The list below includes the most common identity services used with Specops Secure Service Desk and their pre-enrollment criteria. More information on identity services can be found in the Reference Material section.

  • Email
    Pre-enrollment requirements: the user’s email address must be defined in the email attribute in Active Directory, or in another attribute if that attribute has been defined in the settings for Email in Secure Service Desk. For more information, see here (Identity Services section).
  • Mobile Code (SMS)
    Pre-enrollment requirements: the user’s mobile phone number must be defined in the mobile attribute in Active Directory, or in another attribute if that attribute has been defined in the settings for Mobile Code (SMS) in Secure Service Desk. For more information, see here.
  • Manager Identification
    Pre-enrollment requirements: the user account must have a manager assigned to them in Active Directory, and that manager must have an email address/mobile phone number associated with their account in Active Directory, to be able to receive authentication requests from users.

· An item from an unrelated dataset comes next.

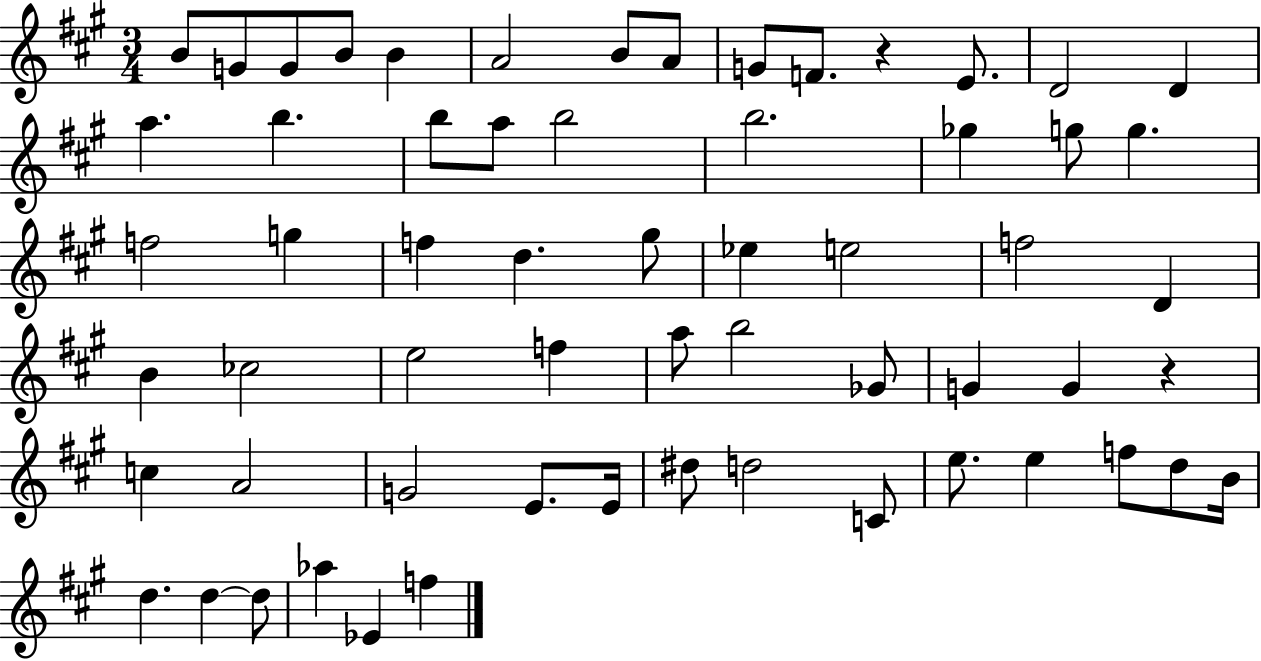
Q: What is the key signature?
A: A major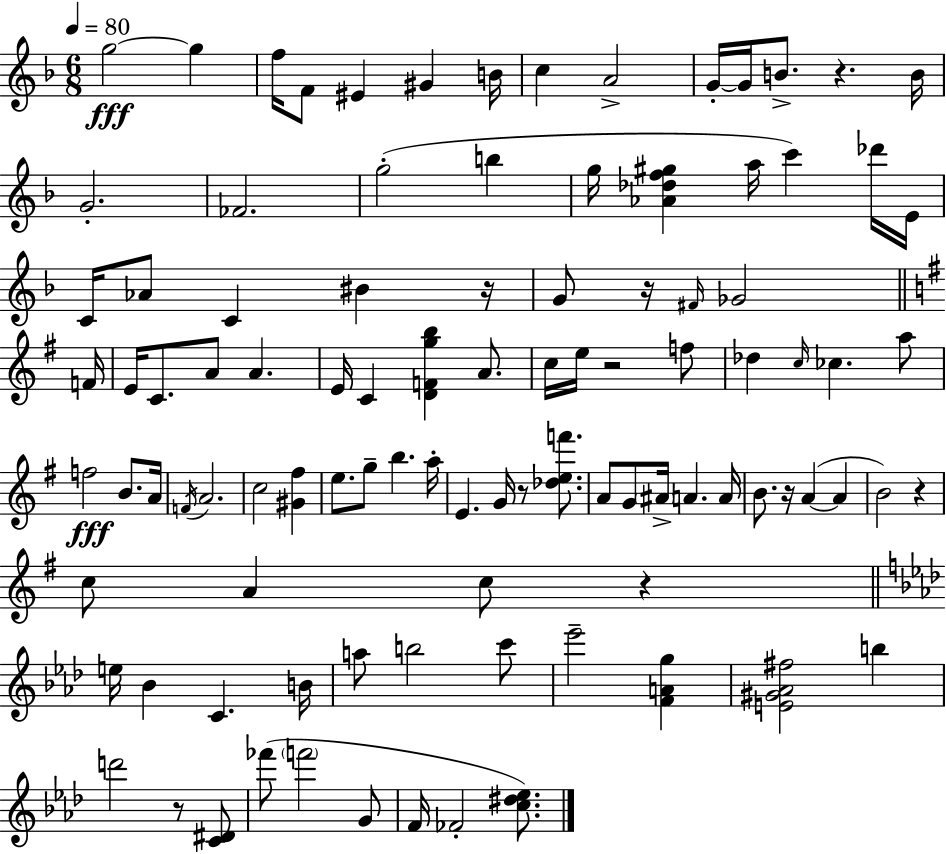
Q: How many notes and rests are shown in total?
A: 100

For more information, see here.
  • Okta
    Pre-enrollment requirements: the user’s UPN must be mapped to the Okta user profile attributes. For a full description on how to do that, see here.
  • Duo Security
    Pre-enrollment requirements: the user must be enrolled with Duo Security, and Duo Security must be linked to Specops Authentication. For more information, see here.
  • Symantec VIP
    Pre-enrollment requirements:Symantec VIP must be linked to Specops Authentication. For information on how to do that, see here.
  • Mobile Bank ID
    Pre-enrollment requirements: the user’s social security number must be defined in Active Directory.
  • SITHS eID
    Pre-enrollment requirements: the user’s HSA ID has to be defined in Active Directory, and in the settings for SITHS eID, the name of the attribute in Active Directory where that ID is stored has to be defined. For more information, see here.

Enrolling with Passkeys

The Passkeys identity service allows users to authenticate with Specops Authentication using the passkeys they have already set up on their device. Some examples of passkeys are Windows Hello, Yubikey, Bitwarden and any authentication app such as Google Authenticator.

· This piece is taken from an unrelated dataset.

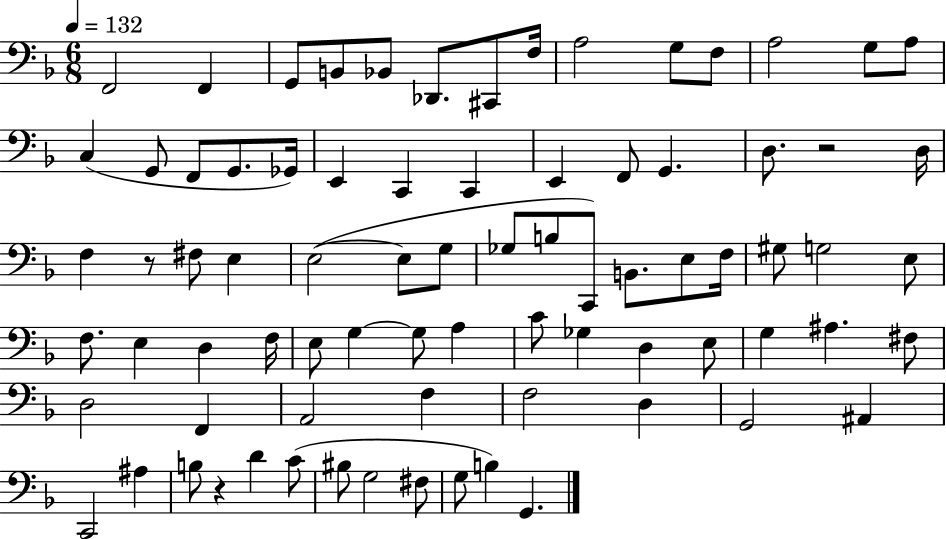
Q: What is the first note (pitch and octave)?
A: F2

Users have to enroll with each passkey separately.

  1. Go to the the login page and click Enroll
  2. Authenticate to enter the enrollment page.
  3. Select Passkeys.
  4. Give the passkey you want to enroll a friendly name so that you can easily recognize it.
  5. Click Add.
  6. A list with all available passkeys will be shown in a pop-up. Click on the passkey you want to add.
    NOTE
    Which passkeys will be shown depends partly on the platform you are currently on. Platform-specific passkeys (such as Windows Hello on your computer) will only be shown if you log in from that platform. Cross-platform passkeys will always be shown.
  7. Authenticate with the passkey.
NOTE
You can enroll a maximum of five passkeys.
NOTE
When authenticating with Passkeys, the list of passkeys will show all available passkeys for the platform you are on (both enrolled and not enrolled). Note that you can only use enrolled passkeys to authenticate with Specops Authentication.
NOTE
When authenticating with Passkeys, the authentication session will time out after 60 seconds.